La nuance apportée est subtile mais importante.
Monash devrait également faire évoluer leurs données en ce sens à l’avenir :
Ces nouveaux résultats nous encouragent à écarter l’usage de l’appellation « sans FODMAP », car nous savons que cet étiquetage peut ne pas résister à l’épreuve du temps.
Monash, décembre 2021 (source 1)
De nombreux aliments restent « sans fodmap »
Parmi eux : les viandes, poissons, coquillages (que des protéines), huiles (que des lipides) ainsi que différents ingrédients comme votre sel de table, l’eau plate, certaines charcuteries, les minéraux et oligo-éléments, acides gras, acides aminés ou alcaloïdes.
Il n’existe pas de zone grise pour eux comme c’est le cas pour les fruits et les légumes, car ces aliments ne contiennent pas de glucides, cela est une certitude.
Au final
Je pense que cela n’est pas une bonne nouvelle dans le sens où de l’incertitude est rajoutée, maintenant c’est aussi le signe d’une plus grande maturité de ce régime, car il n’est pas rare d’avoir eu des retours de personnes dire ne pas supporter tel ou tel aliment qui est réputé sans ou faible en fodmaps.

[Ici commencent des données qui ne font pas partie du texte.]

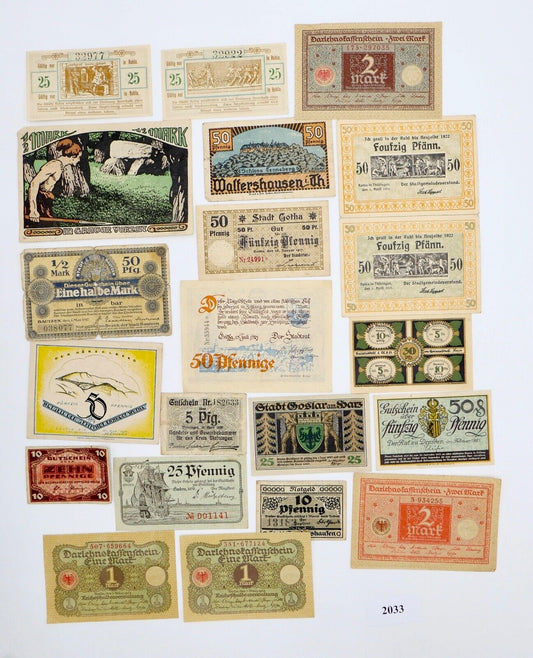 Posten 21 Notgeld Scheine 5 10 25 50 Pfennig 1 2 Mark teilweise UNC unzirkuliert - Antikhandel-Stuttgart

On ouvre la porte à une complexité plus grande, mais qui permet de mieux expliquer ce que l’on peut constater chez les patients.

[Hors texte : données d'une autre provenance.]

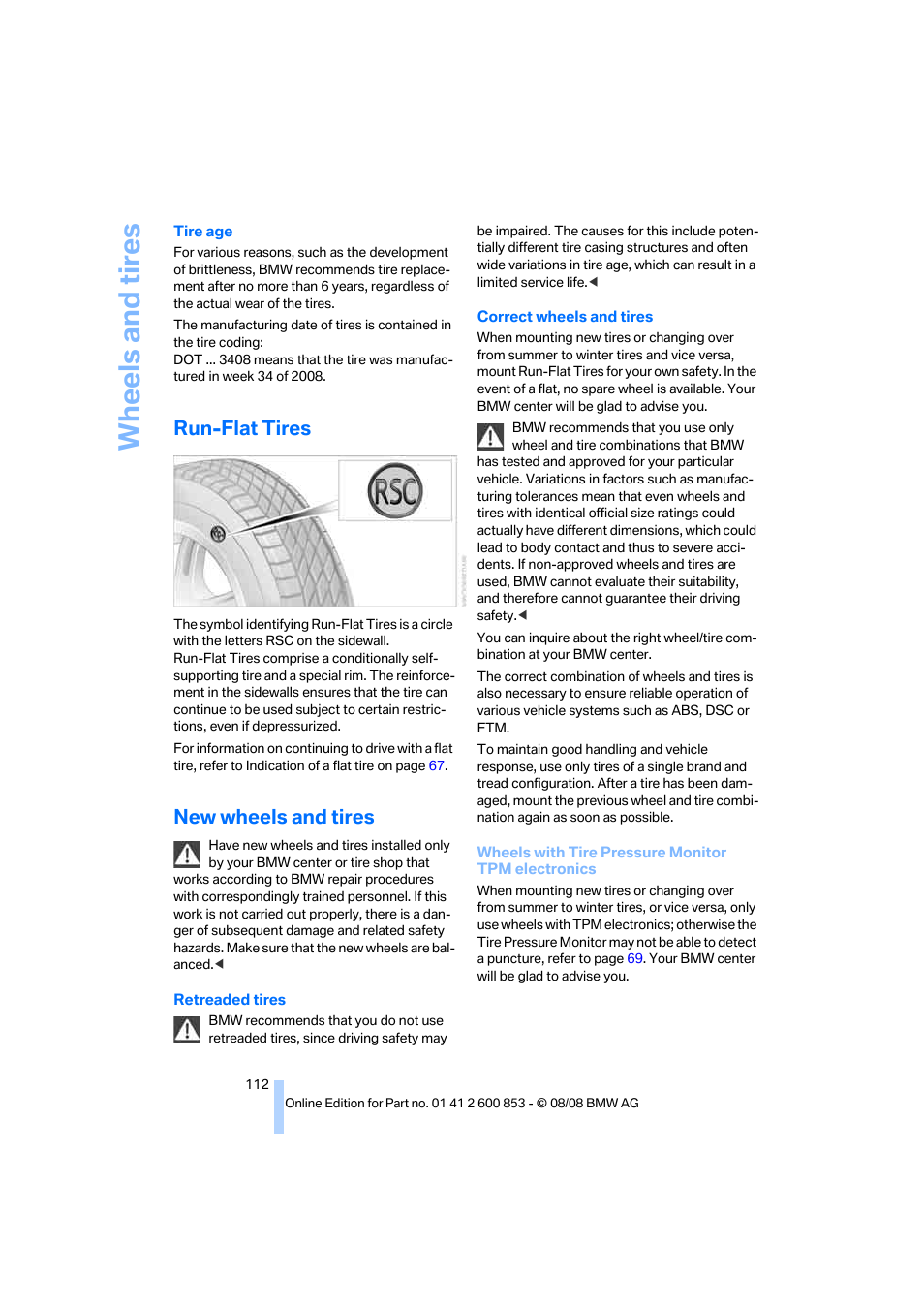 Run-flat tires, New wheels and tires, Wheels and tires | BMW 135i Convertible 2009 User Manual | Page 114 / 166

Si l’on considère que tant de facteurs peuvent avoir un si grand impact, est-ce que cela a du sens de dire de manger 83 grammes maximum de tel fruit et 42 de tel légume ? Je comprends bien qu’on ne peut pas tester toutes les variétés de chaque fruit et légume, mais s’il faut faire des moyennes, peut-être faut-il lâcher du lest sur ce terrain-là et accepter d’être moins précis, arrondir les poids indiqués paraît acceptable.
Se faire accompagner par une diététicienne experte est très judicieux si vous souhaitez de l’aide pour identifier vos intolérances ou si vous vous sentez perdu(e).
N’oubliez pas que ces tests ont été réalisés en Australie, avec des fruits et légumes australiens. On peut difficilement faire plus loin sur la planète : leur climat, pratiques agricoles et variétés choisies sont donc potentiellement très éloignés des nôtres.
Cela met surtout en lumière la nécessité encore plus flagrante de réaliser des tests « chez nous ».
Les chercheurs de l’Université de Monash l’avouent d’ailleurs eux-mêmes :
Sans surprise, nous avons constaté que les teneurs en FODMAP d’aliments, spécifiquement les produits frais, peuvent varier significativement de pays à pays.
Monash, décembre 2021 (source 1)
On s’y met ?
Sources utilisées
Source 1 : Retested Foods – Why FODMAP Content Might Change, blog Monash, 2 décembre 2022 (mais une version précédente avait été publiée le 14 décembre 2021).